The Internal Cirulation of the Eye
Some time before birth, the lens of the eye ceases to have a blood supply and depends on the lens muscle to make a special watery fluid. This fluid provides the lens’ cells with nutrients and an oxygen substitute. The million or so lens cells are contained in a very thin membrane much like a bag of cellophane or "handiwrap". This fluid flows to and around the lens giving its cells nourishment and then flows forward through the pupil toward the cornea. It leaves the eye through a microscopic drain where the cornea and iris meet to form an angle.
Glaucoma
One of the most frequently asked questions in an eye doctor's office is "What is glaucoma?" Glaucoma is a group of conditions in which the drain for this watery fluid (see above) is blocked by any of various means, resulting in a higher than normal pressure inside the eye. Thus Glaucoma is a group of conditions in which tissues of the eye become damaged by this higher than normal pressure. This results further in damage to the optic nerve and the surface nerves of the retina. Finally, the width and depth of one's vision is affected, resulting in visual field defects or constriction.

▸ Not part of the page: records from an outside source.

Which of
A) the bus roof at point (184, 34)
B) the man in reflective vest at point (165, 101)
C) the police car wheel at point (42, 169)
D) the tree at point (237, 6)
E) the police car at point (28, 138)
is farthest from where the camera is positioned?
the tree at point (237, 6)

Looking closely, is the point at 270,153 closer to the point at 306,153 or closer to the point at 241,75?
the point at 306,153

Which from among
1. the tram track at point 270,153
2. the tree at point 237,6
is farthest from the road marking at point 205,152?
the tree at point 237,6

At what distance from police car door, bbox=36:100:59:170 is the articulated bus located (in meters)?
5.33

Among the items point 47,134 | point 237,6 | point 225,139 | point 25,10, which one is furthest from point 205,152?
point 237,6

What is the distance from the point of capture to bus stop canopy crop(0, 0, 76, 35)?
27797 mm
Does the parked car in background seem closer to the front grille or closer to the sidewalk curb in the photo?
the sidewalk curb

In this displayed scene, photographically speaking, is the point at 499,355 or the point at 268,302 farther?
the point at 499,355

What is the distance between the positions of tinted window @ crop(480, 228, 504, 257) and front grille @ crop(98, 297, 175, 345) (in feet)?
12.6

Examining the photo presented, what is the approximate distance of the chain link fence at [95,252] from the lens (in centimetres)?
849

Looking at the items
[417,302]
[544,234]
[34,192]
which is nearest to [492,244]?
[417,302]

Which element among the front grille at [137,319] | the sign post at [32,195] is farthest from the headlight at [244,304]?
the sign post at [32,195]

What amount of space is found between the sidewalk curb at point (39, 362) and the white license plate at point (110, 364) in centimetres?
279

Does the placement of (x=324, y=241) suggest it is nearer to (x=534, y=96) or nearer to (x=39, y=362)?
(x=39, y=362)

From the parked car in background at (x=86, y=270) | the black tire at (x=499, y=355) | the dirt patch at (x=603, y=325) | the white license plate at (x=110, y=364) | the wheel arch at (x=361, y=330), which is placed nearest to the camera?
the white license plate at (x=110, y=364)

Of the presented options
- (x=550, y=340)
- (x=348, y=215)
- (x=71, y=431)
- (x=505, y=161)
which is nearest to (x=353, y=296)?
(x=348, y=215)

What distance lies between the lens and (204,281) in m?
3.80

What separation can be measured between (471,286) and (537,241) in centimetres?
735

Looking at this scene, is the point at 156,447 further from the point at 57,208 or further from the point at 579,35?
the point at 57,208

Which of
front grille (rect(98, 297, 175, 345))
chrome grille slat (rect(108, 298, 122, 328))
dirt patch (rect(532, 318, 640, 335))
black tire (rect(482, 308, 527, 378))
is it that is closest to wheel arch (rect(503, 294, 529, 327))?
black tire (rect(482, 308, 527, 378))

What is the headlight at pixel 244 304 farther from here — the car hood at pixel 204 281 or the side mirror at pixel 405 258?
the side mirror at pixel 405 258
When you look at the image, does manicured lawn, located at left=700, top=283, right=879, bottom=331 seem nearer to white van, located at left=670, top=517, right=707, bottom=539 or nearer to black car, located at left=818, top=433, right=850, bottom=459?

Glaucoma results in vision loss, which can occur with or without elevated intraocular pressure. Most types of glaucoma do not give a patient any clue to their condition because they are painless and without symptoms. One usually does not notice any loss of vision until very late in the disease when a large portion of visual field has already been lost. This is because the central sharp vision is the last to be affected. Since the sharp vision is what we most depend on, we generally don’t notice the loss of peripheral vision readily. This is especially true when the other eye helps cover for the most affected eye by seeing an area of visual field missed by the more severely damaged eye. The visual loss is due to damage to the optic nerve and is irreversible. Whatever vision is lost cannot be recovered by treatment.
When examining the eye, the anterior chamber angle, formed by the iris and the cornea contains the trabecular meshwork, where the watery fluid made by the lens muscle drains from the eye. Glaucoma can be classified into three groups of disorders: those with open angles; those with closed angles; and those with growth of blood vessels in the angle - which produces an irreverible scar.
In open-angle glaucoma, the mechanism of raised intraocular pressure is microscopically impaired outflow of aqueous humor within the drainage system; the drain itself is open. However, not all forms of open-angle glaucoma have elevated intraocular pressure. In low-tension glaucoma, intraocular pressure plays a small role in the progression of the disease, and the pressure may actually be below normal. In the open-angle and low-tension glaucomas, the patient usually has no symptoms until damage to the optic nerve is marked. The vision loss is slowly progressive and usually painless.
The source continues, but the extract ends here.